Automatic magnetic projection for one-step separation of mixed plastics using ring magnets
Graphical abstract
Introduction
Extensive use of plastics across the world has brought an ever-increasing burden of waste plastic management, e.g., 359 M tonnes in 2018 (PlasticsEurope, 2019). The challenge of plastic pollution has attracted unprecedented attention (Wong et al., 2020). In existing reports, mechanical recycling and chemical degradation are two main methods to manage plastic waste. Despite its high efficiency, chemical degradation (Qi et al., 2020; Xiu et al., 2020) may make secondary pollution. In contrast, mechanical recycling can manage waste plastics in an environmentally friendly and low-cost way, and therefore has been viewed as a promising method in dealing with this huge challenge (Biganzoli et al., 2015; Gu et al., 2017; Ripa et al., 2017). Recycled plastics have a comparable value to their virgin counterparts (Gu et al., 2016). However, limited by cost and technology, 25% of waste plastics are still managed through landfill or incineration (PlasticsEurope, 2019), while landfilled plastic waste is considered to be a main source of marine plastic debris (Schmidt et al., 2017). Mechanical-physical separation methods (hereinafter referred to as “separation”), that utilize the differences in the physical properties of materials, e.g., magnetic susceptibility, electric conductivity and density to separate mixed materials, have been widely used in waste management to enrich and to recycle desired materials, especially plastics (Gu et al., 2019; Zhang and Xu, 2016). However, efficiently separating multiple mixtures simultaneously is still a challenge for most reported separation methods. Most of the existing method can only deal binary separation. For instance, magnetic separation can only collects ferric metals (Zhou and Xu, 2012), corona electrostatic separation recovers metallic components from non-metals (Zhang and Xu, 2016), hydro cyclone (Wang et al., 2015; Yuan et al., 2015) and tribo-electrostatic separation (Li and Xu, 2019) can only separate two materials based on the differences in their densities or charge polarity, respectively. Therefore, the separation of multiple mixed materials can only be achieved in a step-wise manner (Li and Xu, 2019; Meng et al., 2017). To achieve total separation of multiple mixed materials, a novel method with high efficiency is highly demanded.

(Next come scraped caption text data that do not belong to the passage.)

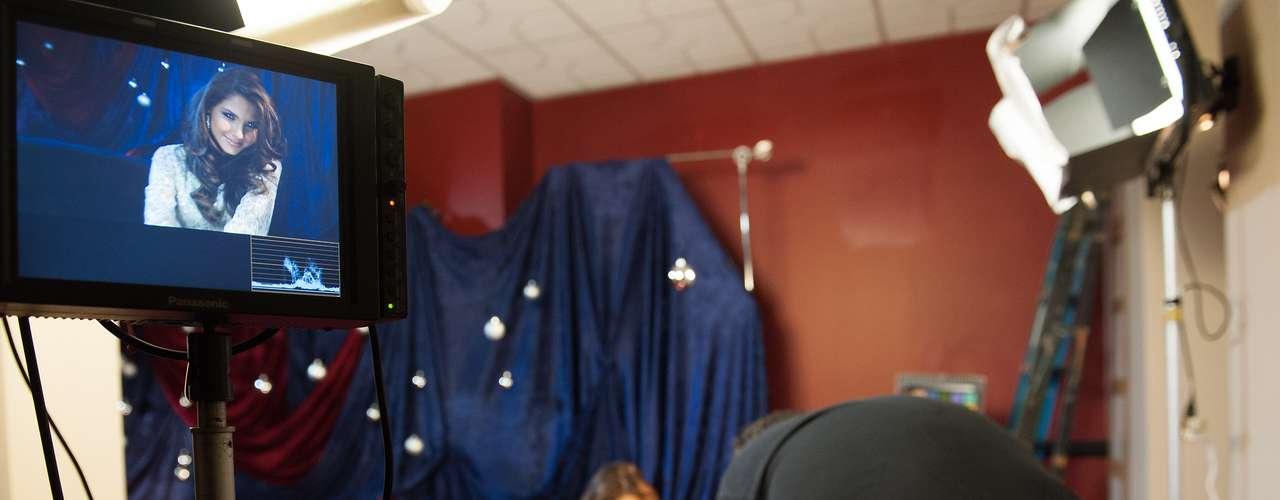 Marie Payet, Miss Universo Francia 2012 se prepara en el salón de entrevistas.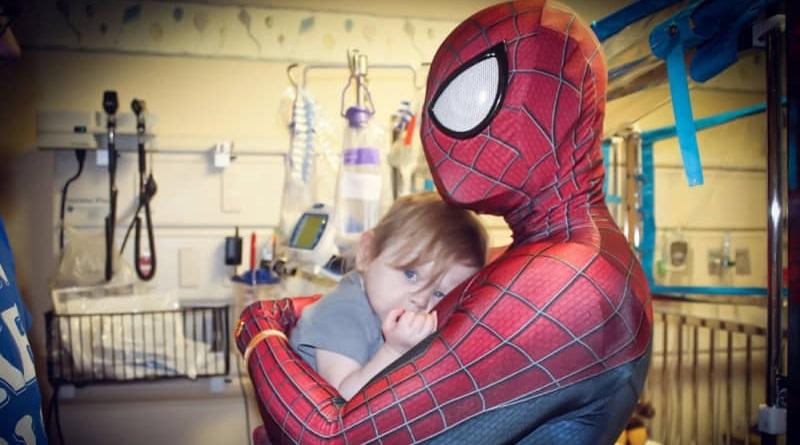 Ricky Mena, lo Spiderman che aiuta i bambini negli ospedali, ha una sua fondazione, Heart of a Hero, che raccoglie fondi per comprare giocattoli e per stare accanto ai bimbi, oltre che finanziare la ricerca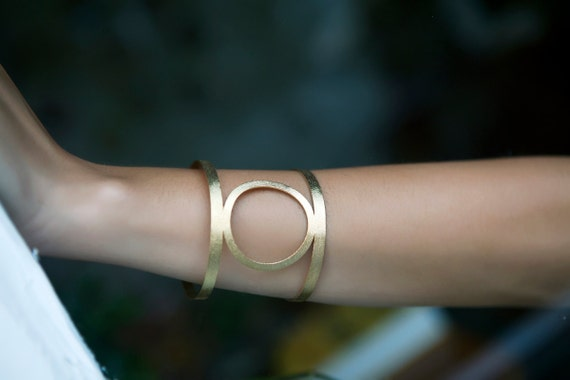 armband - Circle Wide Bangle Bracelet Geometry - YUKA by Guliz
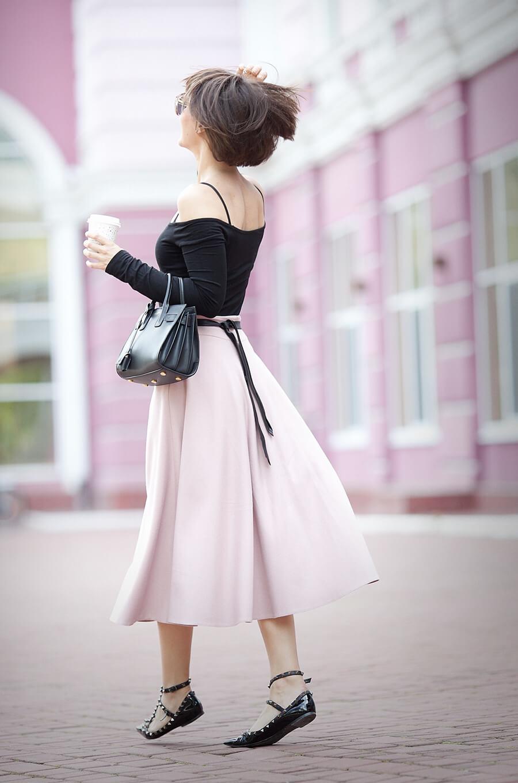 rose-quartz-flare-midi-skirt_spring-outfit-ideas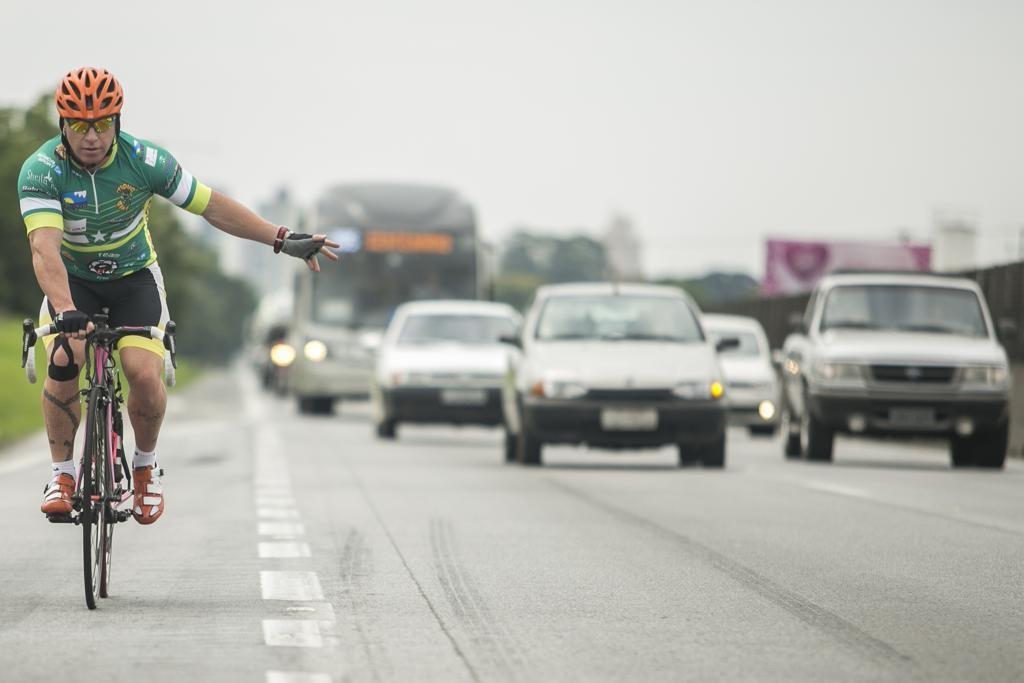 causa de acidentes com ciclistas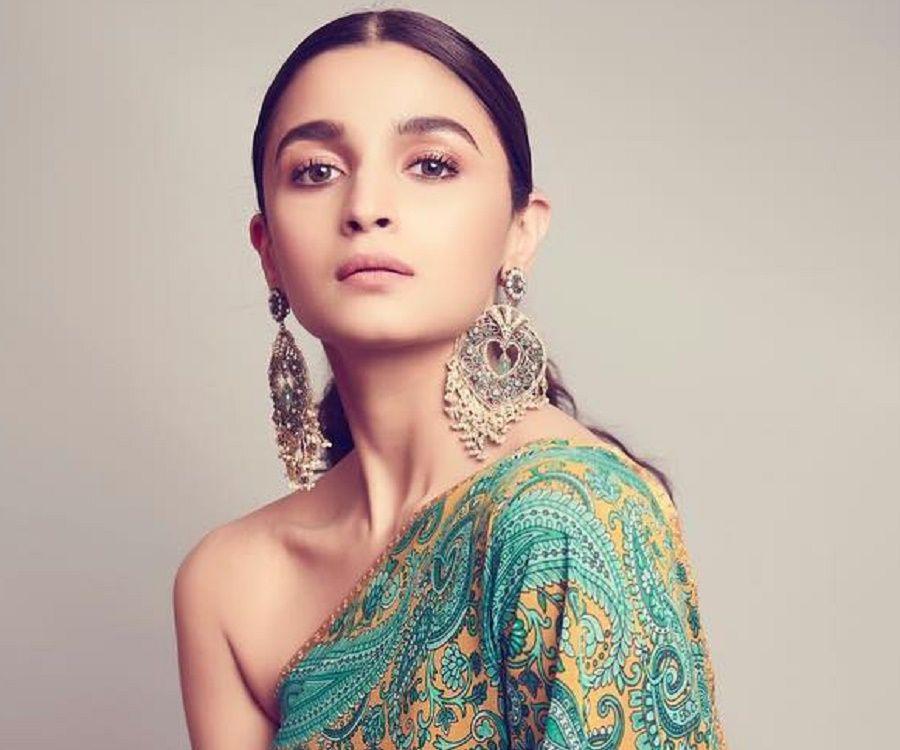 Alia Bhatt Image: Facts, Childhood, Family Life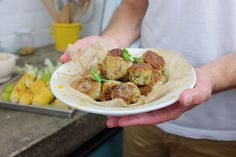 Amiamo le polpette fatte al forno o in padella e questa versione di Polpette vegetariane di zucchine e feta non poteva mancare nel nostro ricettario.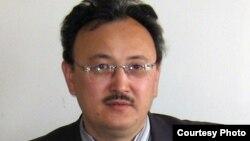 Саят Ибраев, в бытность руководителем алматинского филиала организации «Сеним. Билим. Омир».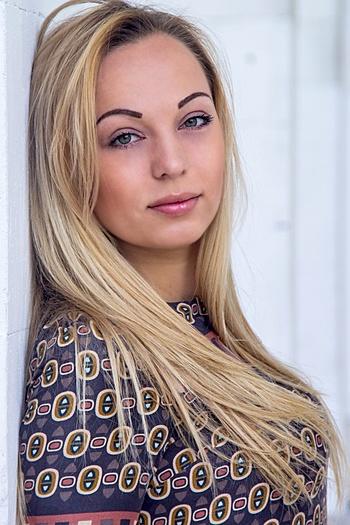 Sofia age 28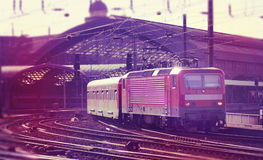 Trein die post (Digitale samenstelling) verlaat Royalty-vrije Stock Foto's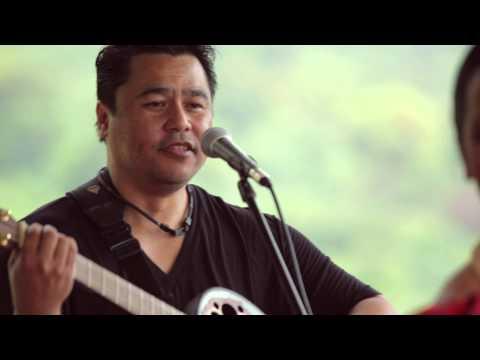 Ho`okena - Song Of Christmas (HiSessions.com Acoustic Live!)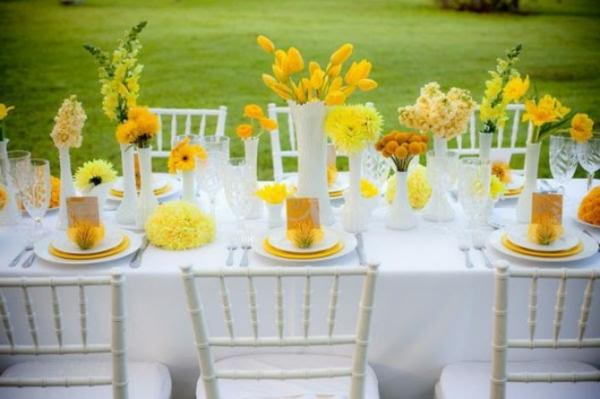 Deco mariage jaune et rouge for Table exterieur jaune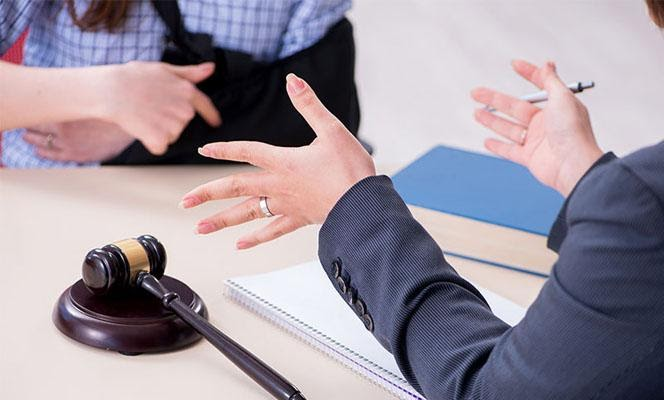 5 reasons to hire a Cedar Rapids injury lawyer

Magnetic levitation (MagLev) is a novel technology for density-based analysis of diamagnetic materials that are submerged in paramagnetic media sandwiched between two magnets (Subramaniam et al., 2014; Zhang et al., 2018b, Zhang et al., 2018a). MagLev also can be used to separate mineral, polymers, biological samples based on the densities of materials(Ge et al., 2020), with both high sensitivity (Ge et al., 2020) and versatility (Xie et al., 2019). Based on these advantages, MagLev could afford the one-step separation of multiple wasted plastics (Zhao et al., 2018). Comparing with the existing method, one-step separation has the advantages of higher efficiency, lower costs, and promising processing capacity. However, the collection process of MagLev-based separation is extremely limited, because of the narrow operational space between the two identical magnets (Mirica et al., 2009; Zhao et al., 2018) and the magnetic force that may converge the desired particles (Winkleman et al., 2007). In addition, the collection process still employed manual operation, which highly restricts the efficiency of MagLev.
To address this challenge, inspired by MagLev, we proposed a novel separation method denoted as “magnetic projection” (H. Zhang et al., 2019; X. Zhang et al., 2019), which consists of a single square permanent magnet placed beside a container full of paramagnetic solution. The magnetic force created by the magnet and the solution drives the diamagnetic particles from their initial position to the corresponding collection zones. Experimental results indicated that the separation efficiency of magnetic projection can reach over 95% (X. Zhang et al., 2019; Zhao et al., 2020). The magnetic projection is an effective, economic, and one-step separation method. However, magnetic projection using square magnets still remained major bottlenecks that it is hard to achieve automatic feeding, which means the separation process is not continuous. Thus, the magnetic projection cannot perform its full potential.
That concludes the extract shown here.